→ **Set exercise**
Write out precisely the lines beginning with the line that contains "Based on the" and ending with the last line of the entries, and no other lines.

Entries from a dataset

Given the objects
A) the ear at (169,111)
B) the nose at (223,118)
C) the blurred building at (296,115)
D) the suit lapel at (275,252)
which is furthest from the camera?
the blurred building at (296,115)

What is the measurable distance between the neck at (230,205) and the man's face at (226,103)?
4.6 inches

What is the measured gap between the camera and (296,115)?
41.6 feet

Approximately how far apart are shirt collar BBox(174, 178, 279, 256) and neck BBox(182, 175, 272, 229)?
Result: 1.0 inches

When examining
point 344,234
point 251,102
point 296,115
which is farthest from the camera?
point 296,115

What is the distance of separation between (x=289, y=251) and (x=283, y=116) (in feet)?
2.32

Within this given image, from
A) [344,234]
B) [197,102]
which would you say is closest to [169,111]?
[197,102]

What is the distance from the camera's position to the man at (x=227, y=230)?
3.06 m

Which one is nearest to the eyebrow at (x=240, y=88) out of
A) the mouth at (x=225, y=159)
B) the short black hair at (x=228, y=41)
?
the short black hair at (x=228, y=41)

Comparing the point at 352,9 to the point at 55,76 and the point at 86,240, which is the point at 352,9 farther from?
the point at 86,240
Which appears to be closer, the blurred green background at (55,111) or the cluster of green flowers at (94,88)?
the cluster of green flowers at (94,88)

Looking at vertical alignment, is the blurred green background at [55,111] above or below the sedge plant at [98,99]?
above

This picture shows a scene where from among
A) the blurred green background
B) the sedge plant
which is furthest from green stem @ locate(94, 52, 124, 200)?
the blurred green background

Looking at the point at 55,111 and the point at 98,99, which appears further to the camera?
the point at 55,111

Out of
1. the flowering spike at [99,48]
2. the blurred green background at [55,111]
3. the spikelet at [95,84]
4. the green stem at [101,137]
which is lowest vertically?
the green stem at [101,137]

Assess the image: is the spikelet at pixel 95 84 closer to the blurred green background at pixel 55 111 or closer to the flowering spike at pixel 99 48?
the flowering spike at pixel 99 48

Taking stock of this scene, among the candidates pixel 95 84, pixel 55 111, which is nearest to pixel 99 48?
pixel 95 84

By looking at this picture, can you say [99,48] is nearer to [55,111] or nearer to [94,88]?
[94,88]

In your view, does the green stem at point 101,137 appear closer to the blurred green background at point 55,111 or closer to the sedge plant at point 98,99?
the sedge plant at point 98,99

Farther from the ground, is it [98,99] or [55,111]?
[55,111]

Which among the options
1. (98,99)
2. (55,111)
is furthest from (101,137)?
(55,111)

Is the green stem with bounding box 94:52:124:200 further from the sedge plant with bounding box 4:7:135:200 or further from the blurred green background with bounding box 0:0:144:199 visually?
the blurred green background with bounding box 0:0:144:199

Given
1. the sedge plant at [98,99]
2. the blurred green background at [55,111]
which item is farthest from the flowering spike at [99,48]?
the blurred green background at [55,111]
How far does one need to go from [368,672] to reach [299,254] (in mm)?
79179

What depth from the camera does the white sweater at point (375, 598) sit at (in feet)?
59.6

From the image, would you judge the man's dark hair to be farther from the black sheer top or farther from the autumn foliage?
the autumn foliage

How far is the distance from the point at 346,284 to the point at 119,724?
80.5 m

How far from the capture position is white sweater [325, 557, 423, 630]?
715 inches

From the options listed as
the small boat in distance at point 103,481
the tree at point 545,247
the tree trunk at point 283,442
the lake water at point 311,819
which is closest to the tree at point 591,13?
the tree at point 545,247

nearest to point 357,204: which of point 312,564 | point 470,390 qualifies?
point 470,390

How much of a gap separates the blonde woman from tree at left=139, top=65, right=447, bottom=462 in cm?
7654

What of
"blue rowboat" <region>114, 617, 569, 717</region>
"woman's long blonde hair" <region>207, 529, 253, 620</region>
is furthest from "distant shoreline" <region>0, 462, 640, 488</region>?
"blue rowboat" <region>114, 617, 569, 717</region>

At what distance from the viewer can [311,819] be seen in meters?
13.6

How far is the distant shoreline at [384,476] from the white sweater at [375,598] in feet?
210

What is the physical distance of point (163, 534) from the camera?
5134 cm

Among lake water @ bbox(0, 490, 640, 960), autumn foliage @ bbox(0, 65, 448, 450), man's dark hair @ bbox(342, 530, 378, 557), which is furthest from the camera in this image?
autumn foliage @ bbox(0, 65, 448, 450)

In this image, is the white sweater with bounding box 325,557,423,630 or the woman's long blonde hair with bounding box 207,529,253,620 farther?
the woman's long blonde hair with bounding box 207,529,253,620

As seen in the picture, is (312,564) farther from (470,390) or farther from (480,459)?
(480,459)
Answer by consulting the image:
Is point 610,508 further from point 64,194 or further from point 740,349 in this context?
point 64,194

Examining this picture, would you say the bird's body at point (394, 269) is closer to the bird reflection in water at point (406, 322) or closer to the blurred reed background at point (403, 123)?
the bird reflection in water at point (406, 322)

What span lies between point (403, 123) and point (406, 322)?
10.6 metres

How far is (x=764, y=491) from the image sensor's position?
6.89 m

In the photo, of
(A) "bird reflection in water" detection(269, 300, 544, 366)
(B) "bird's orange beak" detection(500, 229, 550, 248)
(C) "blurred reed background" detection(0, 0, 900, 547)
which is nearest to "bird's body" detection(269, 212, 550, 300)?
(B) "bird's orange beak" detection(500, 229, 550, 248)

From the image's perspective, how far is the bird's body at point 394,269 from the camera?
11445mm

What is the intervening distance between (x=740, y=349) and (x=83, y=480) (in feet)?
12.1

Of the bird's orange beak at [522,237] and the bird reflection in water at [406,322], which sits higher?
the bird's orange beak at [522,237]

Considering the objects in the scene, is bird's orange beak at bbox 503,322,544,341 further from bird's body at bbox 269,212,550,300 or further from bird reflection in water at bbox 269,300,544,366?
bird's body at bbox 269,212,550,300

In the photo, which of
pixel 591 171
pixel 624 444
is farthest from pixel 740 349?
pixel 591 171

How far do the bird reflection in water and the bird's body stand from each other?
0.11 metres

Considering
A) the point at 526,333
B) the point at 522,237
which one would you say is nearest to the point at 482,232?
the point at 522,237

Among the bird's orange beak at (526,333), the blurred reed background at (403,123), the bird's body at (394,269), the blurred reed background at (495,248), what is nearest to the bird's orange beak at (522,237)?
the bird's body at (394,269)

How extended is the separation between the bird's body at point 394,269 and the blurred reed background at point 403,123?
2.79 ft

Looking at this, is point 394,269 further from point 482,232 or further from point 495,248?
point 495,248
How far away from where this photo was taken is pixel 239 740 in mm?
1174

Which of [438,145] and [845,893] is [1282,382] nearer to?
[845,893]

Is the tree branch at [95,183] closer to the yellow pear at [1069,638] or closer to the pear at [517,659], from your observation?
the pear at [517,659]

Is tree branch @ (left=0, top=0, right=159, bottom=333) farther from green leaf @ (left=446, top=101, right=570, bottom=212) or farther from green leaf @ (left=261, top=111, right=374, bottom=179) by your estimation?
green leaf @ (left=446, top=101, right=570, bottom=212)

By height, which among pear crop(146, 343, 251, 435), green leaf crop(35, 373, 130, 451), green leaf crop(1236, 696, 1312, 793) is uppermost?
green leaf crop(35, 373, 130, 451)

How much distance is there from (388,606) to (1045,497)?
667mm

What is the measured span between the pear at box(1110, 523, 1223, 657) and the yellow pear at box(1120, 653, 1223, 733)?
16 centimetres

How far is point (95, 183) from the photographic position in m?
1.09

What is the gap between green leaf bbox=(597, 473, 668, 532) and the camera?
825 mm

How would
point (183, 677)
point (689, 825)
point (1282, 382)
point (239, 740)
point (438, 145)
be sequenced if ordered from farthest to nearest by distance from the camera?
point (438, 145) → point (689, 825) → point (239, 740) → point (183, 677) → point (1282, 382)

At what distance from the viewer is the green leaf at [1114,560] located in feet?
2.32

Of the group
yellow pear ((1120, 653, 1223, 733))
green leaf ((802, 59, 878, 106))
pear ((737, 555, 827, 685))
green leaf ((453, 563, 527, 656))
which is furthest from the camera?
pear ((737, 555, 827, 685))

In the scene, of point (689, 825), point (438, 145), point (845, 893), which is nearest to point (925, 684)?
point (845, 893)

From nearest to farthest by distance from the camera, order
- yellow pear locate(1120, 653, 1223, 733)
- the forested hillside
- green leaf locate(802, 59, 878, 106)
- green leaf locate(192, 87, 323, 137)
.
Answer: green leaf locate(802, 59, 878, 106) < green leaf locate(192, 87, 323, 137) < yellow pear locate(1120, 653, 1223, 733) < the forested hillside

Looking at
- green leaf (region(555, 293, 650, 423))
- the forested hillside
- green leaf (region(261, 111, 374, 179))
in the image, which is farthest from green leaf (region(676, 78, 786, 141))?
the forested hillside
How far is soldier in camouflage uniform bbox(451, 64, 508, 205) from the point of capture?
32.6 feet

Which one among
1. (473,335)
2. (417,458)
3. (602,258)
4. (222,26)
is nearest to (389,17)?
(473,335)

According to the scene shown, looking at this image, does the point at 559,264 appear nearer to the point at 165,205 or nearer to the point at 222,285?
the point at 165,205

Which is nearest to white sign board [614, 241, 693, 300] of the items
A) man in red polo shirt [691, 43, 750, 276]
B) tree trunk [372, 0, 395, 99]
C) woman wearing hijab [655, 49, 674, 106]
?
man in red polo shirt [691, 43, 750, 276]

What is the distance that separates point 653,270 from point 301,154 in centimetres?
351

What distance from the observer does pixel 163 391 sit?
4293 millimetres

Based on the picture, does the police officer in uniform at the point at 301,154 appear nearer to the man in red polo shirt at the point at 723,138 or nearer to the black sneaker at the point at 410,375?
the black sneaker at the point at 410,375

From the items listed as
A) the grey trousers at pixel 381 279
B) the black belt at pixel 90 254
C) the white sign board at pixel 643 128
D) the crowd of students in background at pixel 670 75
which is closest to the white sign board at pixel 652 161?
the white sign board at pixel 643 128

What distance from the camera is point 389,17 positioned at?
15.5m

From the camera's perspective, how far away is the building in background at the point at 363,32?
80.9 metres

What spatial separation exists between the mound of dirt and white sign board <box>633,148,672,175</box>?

→ **Full solution**
Based on the picture, does the police officer in uniform at the point at 301,154 appear nearer to the man in red polo shirt at the point at 723,138 or nearer to the black sneaker at the point at 410,375?
the black sneaker at the point at 410,375

From the items listed as
A) the grey trousers at pixel 381 279
B) the black belt at pixel 90 254
C) the white sign board at pixel 643 128
D) the crowd of students in background at pixel 670 75
which is closest to the white sign board at pixel 652 161?
the white sign board at pixel 643 128

What distance from the camera is point 389,17 positioned at?
15.5m

From the camera's perspective, how far away is the building in background at the point at 363,32?
80.9 metres

What spatial separation exists between the mound of dirt and white sign board <box>633,148,672,175</box>?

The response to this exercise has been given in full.